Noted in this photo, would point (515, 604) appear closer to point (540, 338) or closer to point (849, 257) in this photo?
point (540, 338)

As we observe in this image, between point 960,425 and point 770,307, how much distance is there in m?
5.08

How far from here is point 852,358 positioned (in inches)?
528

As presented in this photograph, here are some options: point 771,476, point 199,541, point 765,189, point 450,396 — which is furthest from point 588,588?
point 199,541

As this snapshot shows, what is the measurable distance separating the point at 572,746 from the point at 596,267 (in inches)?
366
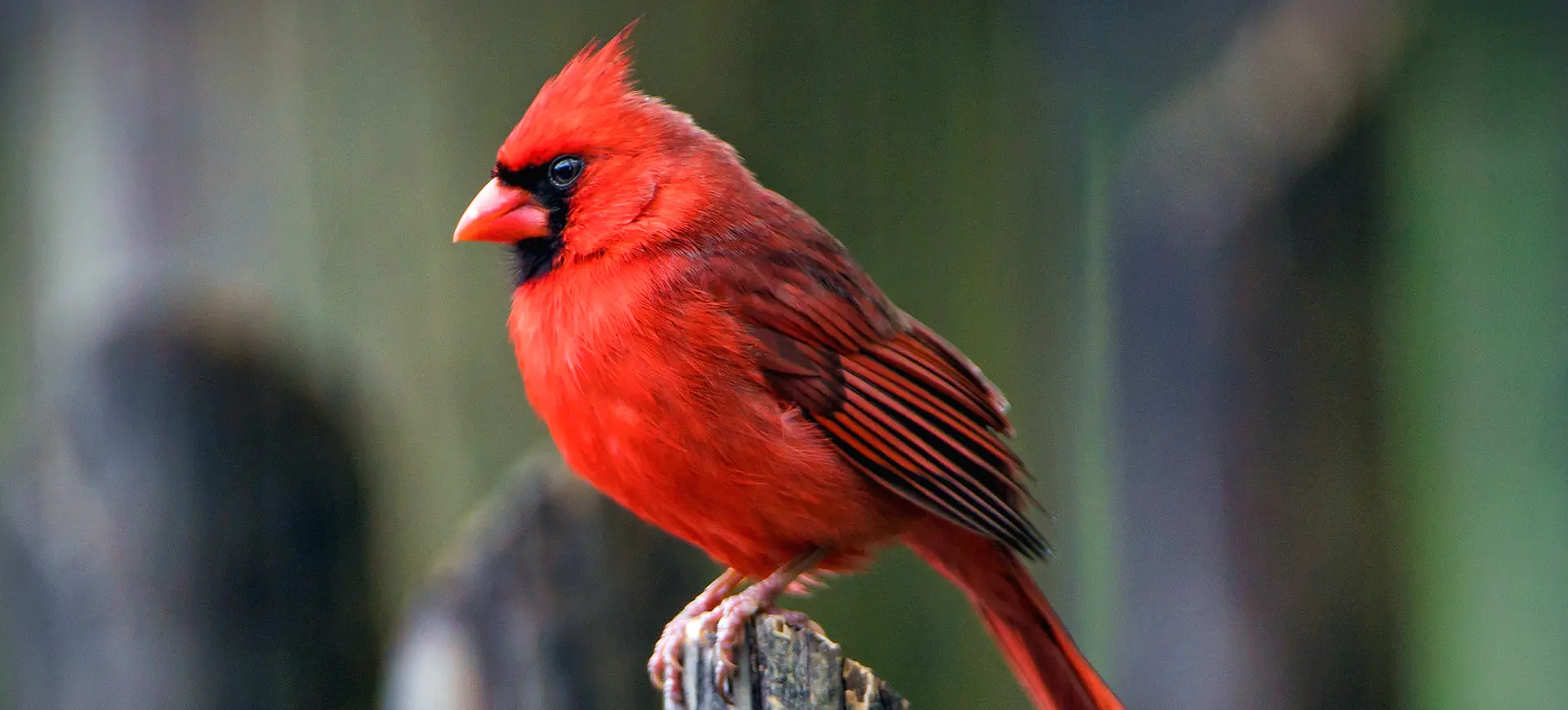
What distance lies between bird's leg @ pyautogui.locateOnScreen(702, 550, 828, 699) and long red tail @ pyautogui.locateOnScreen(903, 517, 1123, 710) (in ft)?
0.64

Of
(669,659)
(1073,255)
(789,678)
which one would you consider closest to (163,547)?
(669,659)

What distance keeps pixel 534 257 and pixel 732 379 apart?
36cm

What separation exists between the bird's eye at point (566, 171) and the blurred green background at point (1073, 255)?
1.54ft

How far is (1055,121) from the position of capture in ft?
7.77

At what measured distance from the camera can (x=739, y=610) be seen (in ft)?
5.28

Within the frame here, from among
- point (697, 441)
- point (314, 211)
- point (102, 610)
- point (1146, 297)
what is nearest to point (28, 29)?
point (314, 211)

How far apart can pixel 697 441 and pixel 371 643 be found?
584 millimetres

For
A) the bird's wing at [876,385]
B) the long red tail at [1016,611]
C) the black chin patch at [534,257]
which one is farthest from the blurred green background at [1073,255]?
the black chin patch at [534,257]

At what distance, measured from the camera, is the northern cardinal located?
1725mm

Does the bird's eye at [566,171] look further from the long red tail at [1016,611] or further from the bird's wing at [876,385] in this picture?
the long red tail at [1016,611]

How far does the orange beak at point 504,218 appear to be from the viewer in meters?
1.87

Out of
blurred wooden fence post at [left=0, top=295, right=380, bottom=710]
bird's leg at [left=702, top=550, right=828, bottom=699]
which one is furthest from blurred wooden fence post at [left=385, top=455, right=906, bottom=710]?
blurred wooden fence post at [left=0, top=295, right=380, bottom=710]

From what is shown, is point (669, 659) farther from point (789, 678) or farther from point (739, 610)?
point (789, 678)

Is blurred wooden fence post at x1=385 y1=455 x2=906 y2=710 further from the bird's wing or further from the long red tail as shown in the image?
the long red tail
---
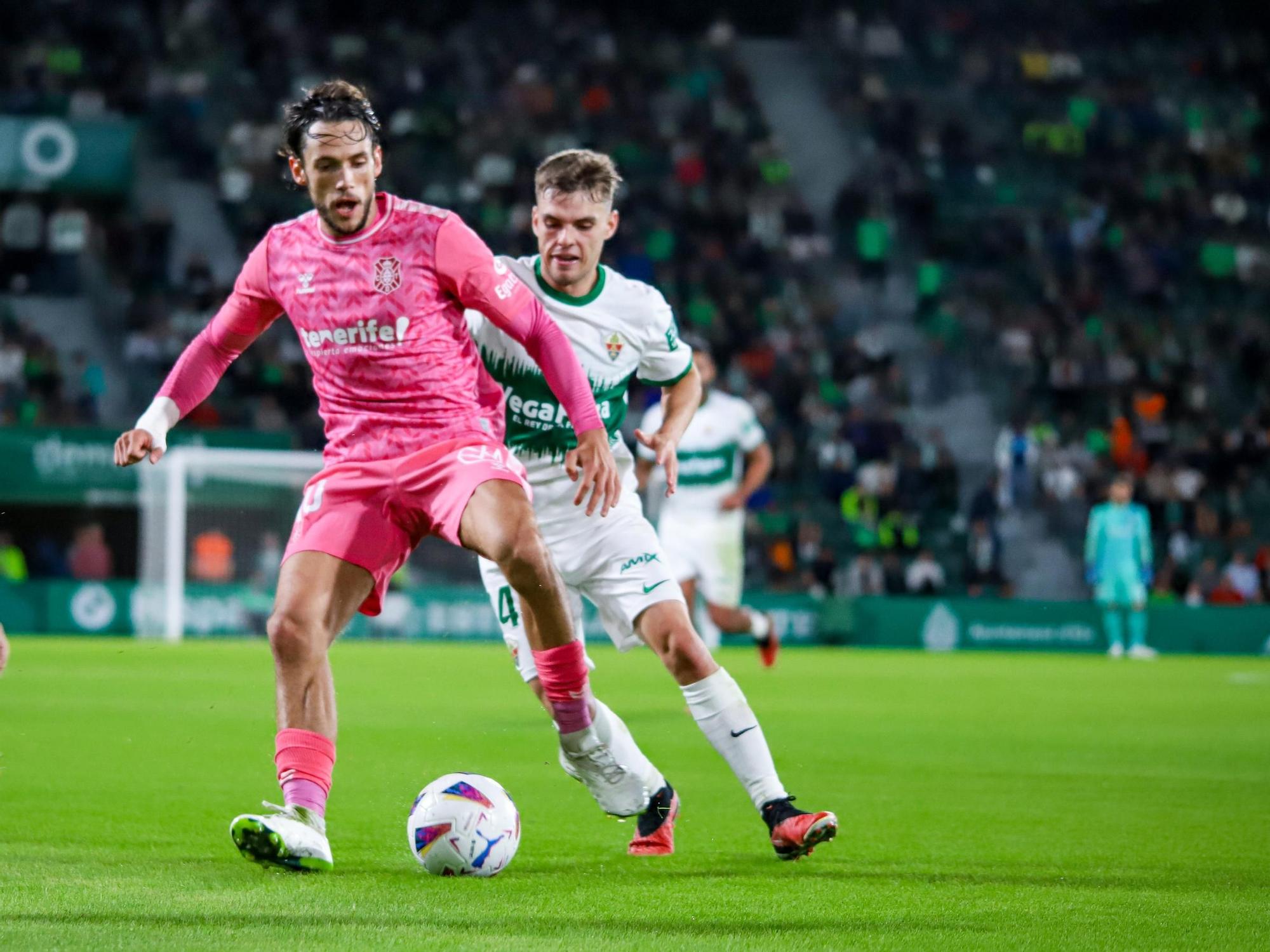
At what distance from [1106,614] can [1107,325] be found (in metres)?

Directions: Repeat, word for word, the stretch of the material from the line containing "At what measured" through the line containing "584 millimetres".

Solution to the exercise:
At what measured distance from the camera can (x=739, y=610) be seen (in ft)?
5.28

Within the frame here, from among
- point (697, 441)
- point (314, 211)
- point (102, 610)
- point (1146, 297)
what is nearest to point (28, 29)?
point (314, 211)

How far apart can pixel 697 441 and pixel 371 643 be found?
584 millimetres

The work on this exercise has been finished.